Stated exercise -
Please copy the listing below in full, changing "sitting cat" to "seated cat" and keeping every other word the same.

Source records
+ + +
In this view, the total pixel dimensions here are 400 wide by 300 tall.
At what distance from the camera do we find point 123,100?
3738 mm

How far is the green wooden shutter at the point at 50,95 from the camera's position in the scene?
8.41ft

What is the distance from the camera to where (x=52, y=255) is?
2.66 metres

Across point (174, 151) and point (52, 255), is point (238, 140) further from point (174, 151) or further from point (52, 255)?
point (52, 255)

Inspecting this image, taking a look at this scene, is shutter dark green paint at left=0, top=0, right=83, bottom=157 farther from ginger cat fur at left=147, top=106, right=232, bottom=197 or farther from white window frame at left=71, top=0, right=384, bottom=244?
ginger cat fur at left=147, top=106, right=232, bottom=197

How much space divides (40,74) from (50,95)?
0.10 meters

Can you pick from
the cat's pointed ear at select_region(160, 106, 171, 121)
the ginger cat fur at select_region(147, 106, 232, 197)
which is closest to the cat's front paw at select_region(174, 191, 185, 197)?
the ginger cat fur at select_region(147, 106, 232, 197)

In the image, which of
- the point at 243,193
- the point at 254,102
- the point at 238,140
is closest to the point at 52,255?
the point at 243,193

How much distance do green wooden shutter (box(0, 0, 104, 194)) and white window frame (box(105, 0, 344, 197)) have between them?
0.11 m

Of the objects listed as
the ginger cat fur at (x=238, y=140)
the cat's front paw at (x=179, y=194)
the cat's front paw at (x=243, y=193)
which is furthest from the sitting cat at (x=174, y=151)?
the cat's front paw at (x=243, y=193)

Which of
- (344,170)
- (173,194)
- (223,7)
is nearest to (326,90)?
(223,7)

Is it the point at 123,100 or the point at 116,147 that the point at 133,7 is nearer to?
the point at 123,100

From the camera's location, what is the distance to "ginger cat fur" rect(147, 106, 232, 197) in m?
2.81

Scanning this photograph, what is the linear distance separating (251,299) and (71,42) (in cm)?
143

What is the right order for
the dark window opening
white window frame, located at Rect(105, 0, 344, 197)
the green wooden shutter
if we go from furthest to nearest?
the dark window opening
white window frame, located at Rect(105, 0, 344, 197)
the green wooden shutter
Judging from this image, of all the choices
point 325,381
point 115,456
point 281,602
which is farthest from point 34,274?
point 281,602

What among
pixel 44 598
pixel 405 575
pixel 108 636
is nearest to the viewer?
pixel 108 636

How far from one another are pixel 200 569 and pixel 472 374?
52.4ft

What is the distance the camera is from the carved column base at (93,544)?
+ + +
Solution -
In this view, the total pixel dimensions here are 400 wide by 300 tall.
At what distance from the camera do we find point 123,100?
3738 mm

How far is the green wooden shutter at the point at 50,95 from the camera's position in the scene?
8.41ft

What is the distance from the camera to where (x=52, y=255) is?
2.66 metres

Across point (174, 151) and point (52, 255), is point (238, 140) further from point (174, 151) or further from point (52, 255)?
point (52, 255)

Inspecting this image, taking a look at this scene, is shutter dark green paint at left=0, top=0, right=83, bottom=157 farther from ginger cat fur at left=147, top=106, right=232, bottom=197 or farther from white window frame at left=71, top=0, right=384, bottom=244?
ginger cat fur at left=147, top=106, right=232, bottom=197

How much space divides (40,74) from (50,95)?
0.10 meters

Can you pick from
the cat's pointed ear at select_region(160, 106, 171, 121)
the ginger cat fur at select_region(147, 106, 232, 197)
which is closest to the cat's front paw at select_region(174, 191, 185, 197)?
the ginger cat fur at select_region(147, 106, 232, 197)

In the image, which of
- the point at 243,193
- the point at 254,102
- the point at 238,140
is closest to the point at 52,255?
the point at 243,193

How much distance do green wooden shutter (box(0, 0, 104, 194)) and white window frame (box(105, 0, 344, 197)) have between them?
0.11 m

Of the objects listed as
the ginger cat fur at (x=238, y=140)
the cat's front paw at (x=179, y=194)
the cat's front paw at (x=243, y=193)
which is furthest from the seated cat at (x=174, y=151)?
the cat's front paw at (x=243, y=193)

Which of
- (344,170)
- (173,194)
- (223,7)
is nearest to (326,90)?
(223,7)

Is it the point at 123,100 or the point at 116,147 that the point at 133,7 is nearer to?
the point at 123,100

From the camera's location, what is the distance to "ginger cat fur" rect(147, 106, 232, 197) in m?
2.81

Scanning this photograph, what is the linear distance separating (251,299) and (71,42) (in cm)?
143

What is the right order for
the dark window opening
white window frame, located at Rect(105, 0, 344, 197)
the green wooden shutter
if we go from furthest to nearest?
the dark window opening
white window frame, located at Rect(105, 0, 344, 197)
the green wooden shutter
Judging from this image, of all the choices
point 325,381
point 115,456
point 281,602
which is farthest from point 34,274?
point 281,602

What among
pixel 44 598
pixel 405 575
pixel 108 636
is nearest to the viewer?
pixel 108 636

How far from one another are pixel 200 569 and pixel 472 374?
52.4ft

What is the distance the camera is from the carved column base at (93,544)?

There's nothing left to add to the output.